• _What is required_
Reproduce verbatim the rows that start at the line containing "What distance lies between point" and end at the line containing "pixel 219 304 → pixel 236 110 → pixel 560 101", including both of those lines.

-*-

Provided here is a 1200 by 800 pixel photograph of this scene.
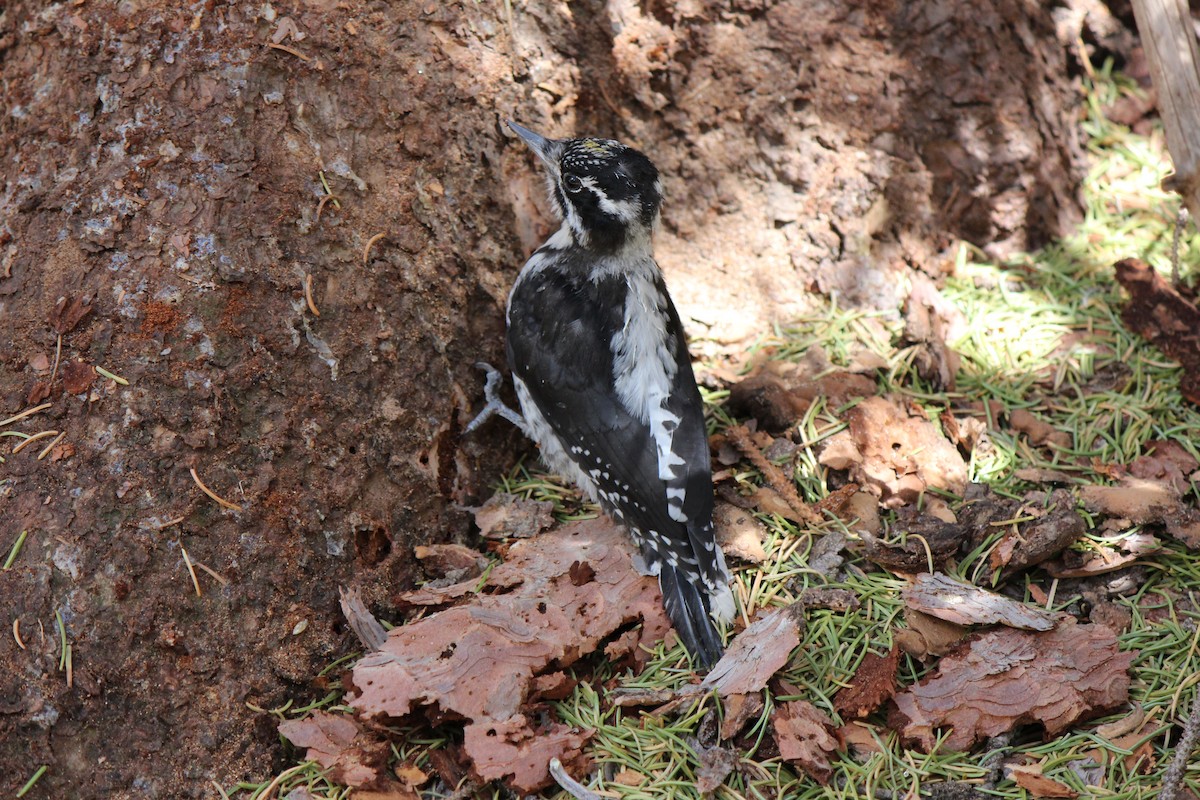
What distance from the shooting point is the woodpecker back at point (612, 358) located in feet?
11.8

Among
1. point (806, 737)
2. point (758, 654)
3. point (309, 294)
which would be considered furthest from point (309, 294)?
point (806, 737)

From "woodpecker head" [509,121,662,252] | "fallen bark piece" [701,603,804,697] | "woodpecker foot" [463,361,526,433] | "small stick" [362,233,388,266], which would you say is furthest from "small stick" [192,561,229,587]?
"woodpecker head" [509,121,662,252]

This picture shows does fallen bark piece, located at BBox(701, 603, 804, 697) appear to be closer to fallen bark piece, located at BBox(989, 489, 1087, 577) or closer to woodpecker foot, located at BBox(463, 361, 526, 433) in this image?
fallen bark piece, located at BBox(989, 489, 1087, 577)

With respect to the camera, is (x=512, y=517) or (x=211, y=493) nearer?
(x=211, y=493)

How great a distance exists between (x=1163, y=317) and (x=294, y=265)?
3515 millimetres

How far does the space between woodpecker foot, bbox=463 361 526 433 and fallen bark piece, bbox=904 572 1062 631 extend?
5.29 feet

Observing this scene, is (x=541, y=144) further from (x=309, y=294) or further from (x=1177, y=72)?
(x=1177, y=72)

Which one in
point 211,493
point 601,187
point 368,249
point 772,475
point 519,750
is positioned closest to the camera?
point 519,750

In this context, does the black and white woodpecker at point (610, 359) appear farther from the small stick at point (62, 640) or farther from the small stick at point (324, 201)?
the small stick at point (62, 640)

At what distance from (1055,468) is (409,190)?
268 cm

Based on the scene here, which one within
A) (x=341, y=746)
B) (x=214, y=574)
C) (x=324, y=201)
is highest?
(x=324, y=201)

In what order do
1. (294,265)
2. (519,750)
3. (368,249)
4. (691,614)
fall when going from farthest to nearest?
1. (368,249)
2. (294,265)
3. (691,614)
4. (519,750)

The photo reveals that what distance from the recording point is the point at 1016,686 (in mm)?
2992

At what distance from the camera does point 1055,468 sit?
3.75 m
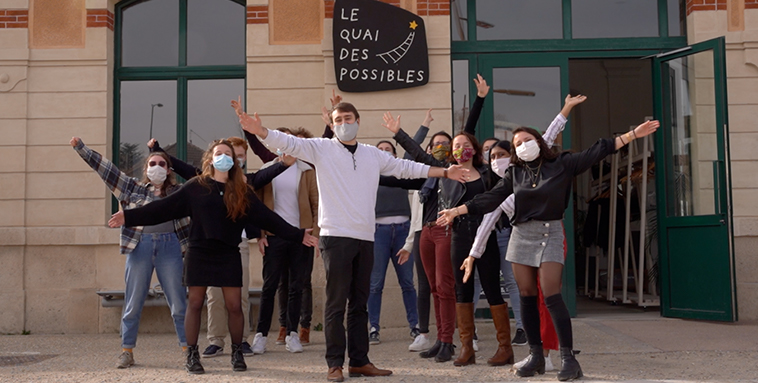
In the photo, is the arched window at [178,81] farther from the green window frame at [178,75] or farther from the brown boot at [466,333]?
the brown boot at [466,333]

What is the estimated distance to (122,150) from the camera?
9.55m

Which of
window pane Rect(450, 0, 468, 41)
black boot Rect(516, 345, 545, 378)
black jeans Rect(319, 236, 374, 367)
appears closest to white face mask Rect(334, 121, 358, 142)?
black jeans Rect(319, 236, 374, 367)

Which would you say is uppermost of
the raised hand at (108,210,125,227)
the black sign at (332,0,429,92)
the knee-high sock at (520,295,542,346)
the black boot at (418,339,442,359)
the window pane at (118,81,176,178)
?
the black sign at (332,0,429,92)

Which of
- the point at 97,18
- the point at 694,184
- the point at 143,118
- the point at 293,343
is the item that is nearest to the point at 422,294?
the point at 293,343

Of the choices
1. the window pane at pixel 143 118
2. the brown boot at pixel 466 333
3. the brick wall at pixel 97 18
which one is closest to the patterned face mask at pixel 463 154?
the brown boot at pixel 466 333

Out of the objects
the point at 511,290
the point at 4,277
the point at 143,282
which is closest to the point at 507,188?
the point at 511,290

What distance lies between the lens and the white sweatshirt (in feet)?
17.9

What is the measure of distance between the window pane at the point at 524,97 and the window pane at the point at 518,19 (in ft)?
1.52

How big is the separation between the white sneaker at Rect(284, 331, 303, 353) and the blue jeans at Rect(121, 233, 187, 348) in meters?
0.99

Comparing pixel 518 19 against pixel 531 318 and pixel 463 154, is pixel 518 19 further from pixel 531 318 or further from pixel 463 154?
pixel 531 318

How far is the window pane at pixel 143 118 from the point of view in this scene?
31.4 ft

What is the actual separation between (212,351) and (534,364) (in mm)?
2861

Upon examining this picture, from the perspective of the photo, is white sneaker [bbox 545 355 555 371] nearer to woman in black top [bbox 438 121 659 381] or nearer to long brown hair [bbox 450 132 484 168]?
woman in black top [bbox 438 121 659 381]

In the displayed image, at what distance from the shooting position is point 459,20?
927 cm
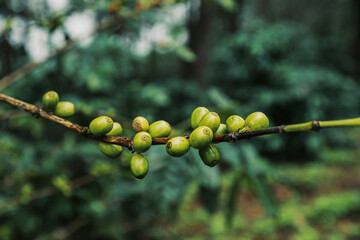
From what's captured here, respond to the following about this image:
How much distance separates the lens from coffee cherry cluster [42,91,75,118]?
690 millimetres

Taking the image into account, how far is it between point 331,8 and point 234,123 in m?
27.2

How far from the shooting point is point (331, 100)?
291 inches

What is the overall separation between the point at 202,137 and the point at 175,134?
2.82ft

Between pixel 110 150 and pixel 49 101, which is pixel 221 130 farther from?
pixel 49 101

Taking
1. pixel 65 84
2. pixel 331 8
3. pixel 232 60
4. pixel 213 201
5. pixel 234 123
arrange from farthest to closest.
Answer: pixel 331 8, pixel 232 60, pixel 65 84, pixel 213 201, pixel 234 123

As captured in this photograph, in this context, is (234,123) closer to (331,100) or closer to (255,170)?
(255,170)

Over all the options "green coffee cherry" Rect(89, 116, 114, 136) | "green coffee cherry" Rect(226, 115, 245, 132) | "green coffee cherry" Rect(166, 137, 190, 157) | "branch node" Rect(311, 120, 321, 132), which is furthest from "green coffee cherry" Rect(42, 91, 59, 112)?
"branch node" Rect(311, 120, 321, 132)

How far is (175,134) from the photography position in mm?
1448

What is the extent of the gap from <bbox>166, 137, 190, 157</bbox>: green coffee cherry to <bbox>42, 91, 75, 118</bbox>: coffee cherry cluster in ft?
0.92

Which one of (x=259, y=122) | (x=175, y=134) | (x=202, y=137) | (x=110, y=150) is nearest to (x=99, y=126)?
(x=110, y=150)

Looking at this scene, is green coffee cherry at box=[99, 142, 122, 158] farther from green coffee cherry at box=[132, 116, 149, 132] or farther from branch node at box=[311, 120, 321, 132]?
branch node at box=[311, 120, 321, 132]

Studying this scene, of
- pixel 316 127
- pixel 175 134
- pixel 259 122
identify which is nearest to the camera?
pixel 316 127

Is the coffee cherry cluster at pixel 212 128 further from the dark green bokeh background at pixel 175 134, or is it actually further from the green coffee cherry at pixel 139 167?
the dark green bokeh background at pixel 175 134

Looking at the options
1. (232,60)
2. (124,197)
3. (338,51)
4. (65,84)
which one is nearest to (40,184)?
(124,197)
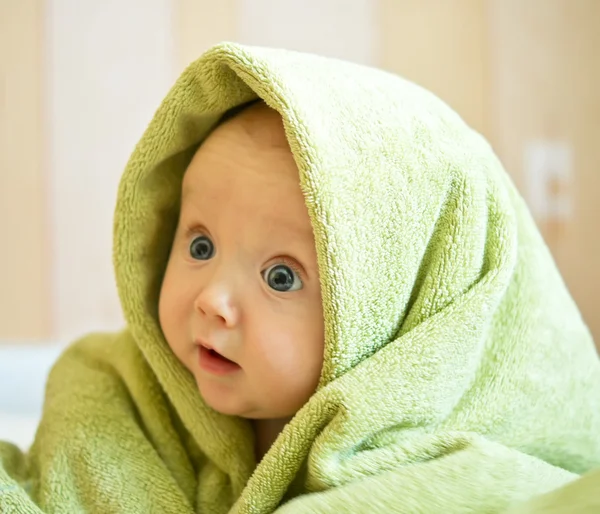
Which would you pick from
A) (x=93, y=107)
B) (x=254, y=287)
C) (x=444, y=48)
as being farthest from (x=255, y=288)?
(x=93, y=107)

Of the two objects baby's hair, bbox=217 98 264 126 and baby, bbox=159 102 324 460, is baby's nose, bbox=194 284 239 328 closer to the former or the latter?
baby, bbox=159 102 324 460

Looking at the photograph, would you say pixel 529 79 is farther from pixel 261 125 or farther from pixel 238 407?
pixel 238 407

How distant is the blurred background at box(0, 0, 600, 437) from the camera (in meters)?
1.14

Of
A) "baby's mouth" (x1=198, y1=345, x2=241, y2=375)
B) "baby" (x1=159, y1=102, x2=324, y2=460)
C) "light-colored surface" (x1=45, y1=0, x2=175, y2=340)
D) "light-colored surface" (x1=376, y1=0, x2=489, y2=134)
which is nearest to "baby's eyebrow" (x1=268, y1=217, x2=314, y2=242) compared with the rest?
"baby" (x1=159, y1=102, x2=324, y2=460)

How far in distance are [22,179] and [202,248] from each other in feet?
2.59

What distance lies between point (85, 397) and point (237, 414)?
0.17 metres

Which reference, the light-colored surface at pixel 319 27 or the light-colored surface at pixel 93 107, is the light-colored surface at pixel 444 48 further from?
the light-colored surface at pixel 93 107

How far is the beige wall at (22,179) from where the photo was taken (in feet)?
4.37

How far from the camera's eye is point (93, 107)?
1.33m

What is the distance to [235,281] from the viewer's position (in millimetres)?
631

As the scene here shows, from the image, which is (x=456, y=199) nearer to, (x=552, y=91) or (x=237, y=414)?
(x=237, y=414)

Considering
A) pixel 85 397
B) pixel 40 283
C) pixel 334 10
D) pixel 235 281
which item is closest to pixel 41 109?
pixel 40 283

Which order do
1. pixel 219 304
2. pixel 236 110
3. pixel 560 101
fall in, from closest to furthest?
pixel 219 304 → pixel 236 110 → pixel 560 101

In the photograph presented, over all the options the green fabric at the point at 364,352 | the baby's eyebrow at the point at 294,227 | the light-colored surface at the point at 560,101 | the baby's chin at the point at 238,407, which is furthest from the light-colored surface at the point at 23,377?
the light-colored surface at the point at 560,101
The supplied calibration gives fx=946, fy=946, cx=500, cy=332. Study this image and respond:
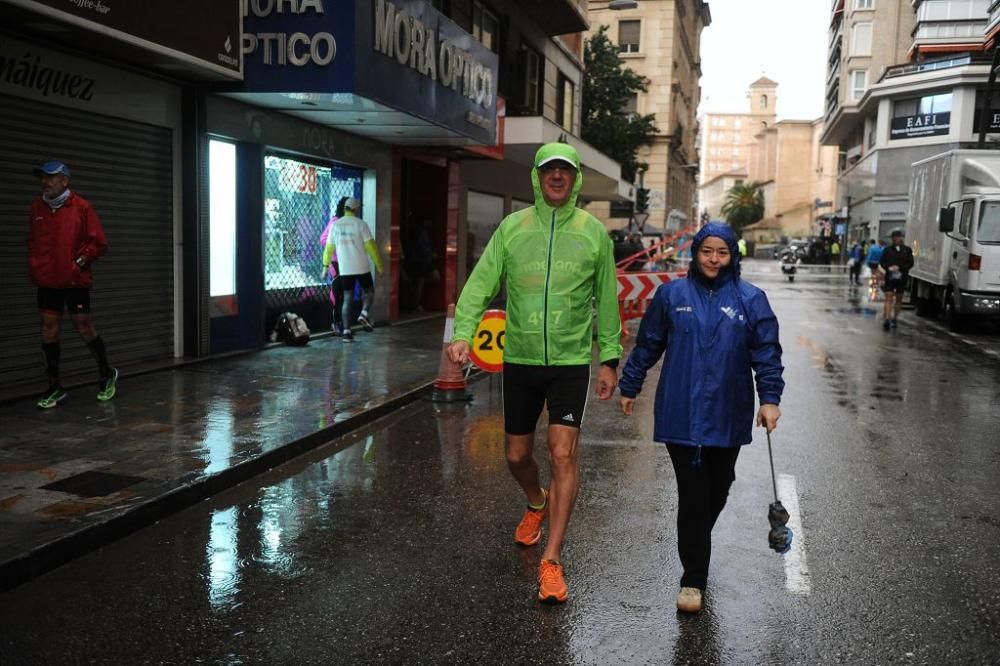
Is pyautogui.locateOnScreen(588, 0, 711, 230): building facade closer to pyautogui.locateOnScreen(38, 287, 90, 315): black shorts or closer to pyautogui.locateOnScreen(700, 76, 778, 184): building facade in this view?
pyautogui.locateOnScreen(38, 287, 90, 315): black shorts

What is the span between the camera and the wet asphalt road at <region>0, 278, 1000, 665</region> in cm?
372

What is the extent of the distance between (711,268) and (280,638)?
7.69 ft

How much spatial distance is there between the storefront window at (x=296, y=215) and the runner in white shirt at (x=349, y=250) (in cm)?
47

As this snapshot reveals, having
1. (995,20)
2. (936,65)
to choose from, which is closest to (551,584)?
(995,20)

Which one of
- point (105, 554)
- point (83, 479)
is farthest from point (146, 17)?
point (105, 554)

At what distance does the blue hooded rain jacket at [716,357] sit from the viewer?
4.03 m

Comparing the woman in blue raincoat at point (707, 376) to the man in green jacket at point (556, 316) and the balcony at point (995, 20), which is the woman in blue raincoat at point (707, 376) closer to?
the man in green jacket at point (556, 316)

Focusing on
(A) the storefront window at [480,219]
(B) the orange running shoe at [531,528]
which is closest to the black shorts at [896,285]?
(A) the storefront window at [480,219]

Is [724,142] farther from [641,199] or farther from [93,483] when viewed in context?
[93,483]

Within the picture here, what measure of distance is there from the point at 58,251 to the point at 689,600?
5792 mm

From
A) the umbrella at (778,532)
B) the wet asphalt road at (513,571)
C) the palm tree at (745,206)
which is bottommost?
the wet asphalt road at (513,571)

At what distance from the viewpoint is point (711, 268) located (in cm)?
407

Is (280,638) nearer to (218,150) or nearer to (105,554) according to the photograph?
(105,554)

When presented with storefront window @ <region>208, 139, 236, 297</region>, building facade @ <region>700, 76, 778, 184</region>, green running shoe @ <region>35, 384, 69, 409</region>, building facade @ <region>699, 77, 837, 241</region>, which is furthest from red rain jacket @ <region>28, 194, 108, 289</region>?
building facade @ <region>700, 76, 778, 184</region>
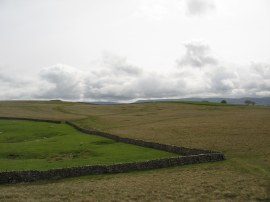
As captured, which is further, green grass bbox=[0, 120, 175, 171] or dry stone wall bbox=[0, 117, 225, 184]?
green grass bbox=[0, 120, 175, 171]

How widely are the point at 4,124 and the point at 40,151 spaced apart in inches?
1662

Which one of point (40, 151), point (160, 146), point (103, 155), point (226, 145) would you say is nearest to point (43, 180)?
point (103, 155)

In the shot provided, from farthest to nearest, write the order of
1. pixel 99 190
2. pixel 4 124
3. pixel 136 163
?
1. pixel 4 124
2. pixel 136 163
3. pixel 99 190

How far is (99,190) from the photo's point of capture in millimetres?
25516

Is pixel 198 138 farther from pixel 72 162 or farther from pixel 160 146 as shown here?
pixel 72 162

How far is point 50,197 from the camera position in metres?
23.8

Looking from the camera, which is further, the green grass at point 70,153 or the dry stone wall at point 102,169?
the green grass at point 70,153

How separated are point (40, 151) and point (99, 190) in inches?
902

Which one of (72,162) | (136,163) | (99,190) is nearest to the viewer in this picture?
(99,190)

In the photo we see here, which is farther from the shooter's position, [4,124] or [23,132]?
[4,124]

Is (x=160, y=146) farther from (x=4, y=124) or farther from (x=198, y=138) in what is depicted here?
(x=4, y=124)

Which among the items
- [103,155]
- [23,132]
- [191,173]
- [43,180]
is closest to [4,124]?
[23,132]

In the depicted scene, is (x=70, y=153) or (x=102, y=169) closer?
(x=102, y=169)

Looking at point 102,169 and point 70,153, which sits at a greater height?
point 102,169
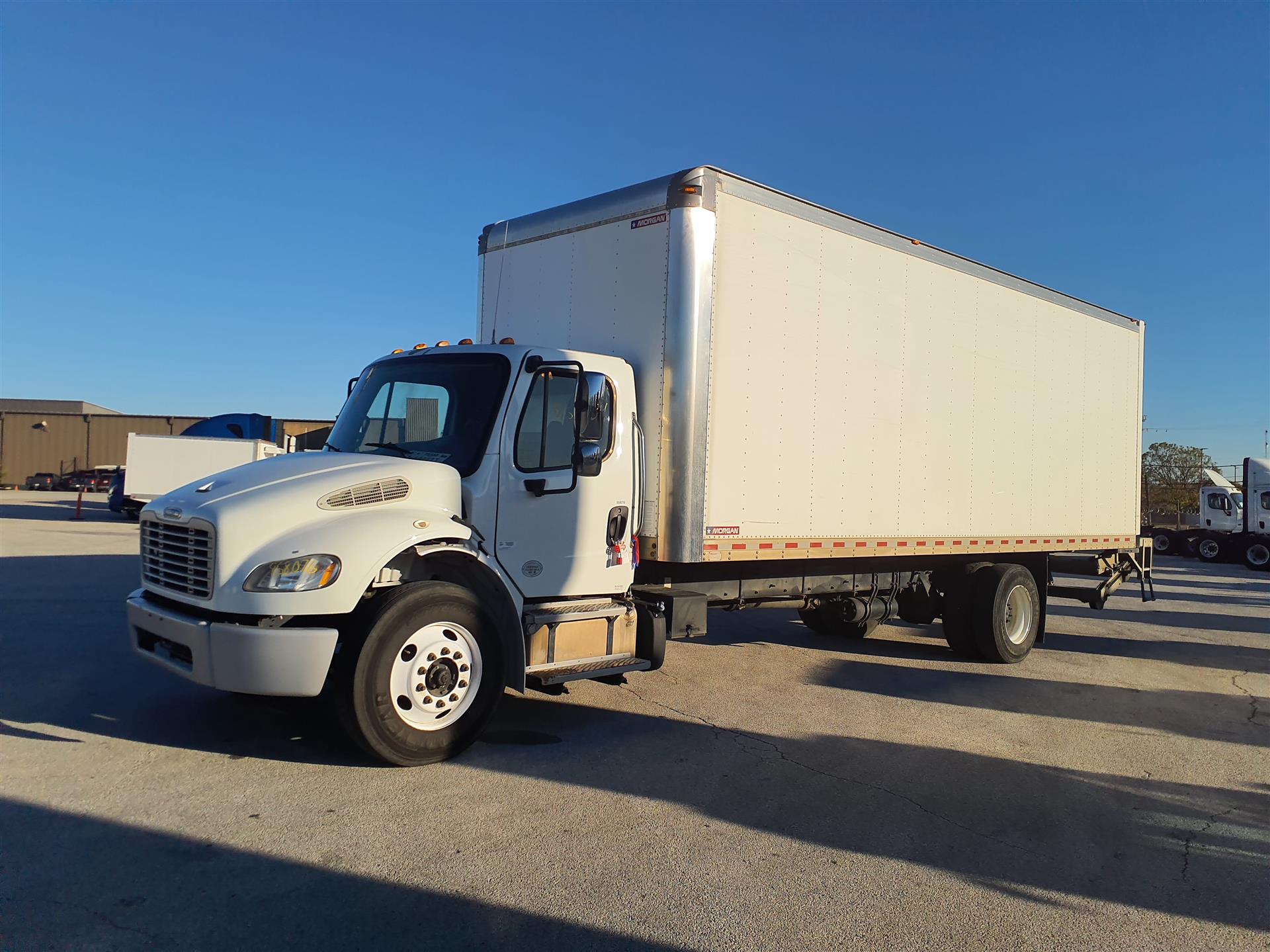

-*-

• _Exercise output_
What distance lies between point (85, 397) and point (237, 414)?
0.17 metres

Which reference, the light-colored surface at pixel 319 27 or the light-colored surface at pixel 93 107, is the light-colored surface at pixel 444 48 further from?
the light-colored surface at pixel 93 107

How far is the beige wall at (22,179) from where the photo was taken (in feet)?
4.37

How far from the camera's eye is point (93, 107)?
1.33m

What is the distance to [235,281] from the viewer's position (in millimetres)?
631

As the scene here shows, from the image, which is (x=456, y=199) nearer to, (x=552, y=91) or (x=237, y=414)?
(x=237, y=414)

Considering
A) pixel 85 397
B) pixel 40 283
C) pixel 334 10
D) pixel 235 281
which item is closest to pixel 41 109?
pixel 40 283

Which order do
1. pixel 219 304
2. pixel 236 110
3. pixel 560 101
fall in, from closest to furthest?
pixel 219 304 → pixel 236 110 → pixel 560 101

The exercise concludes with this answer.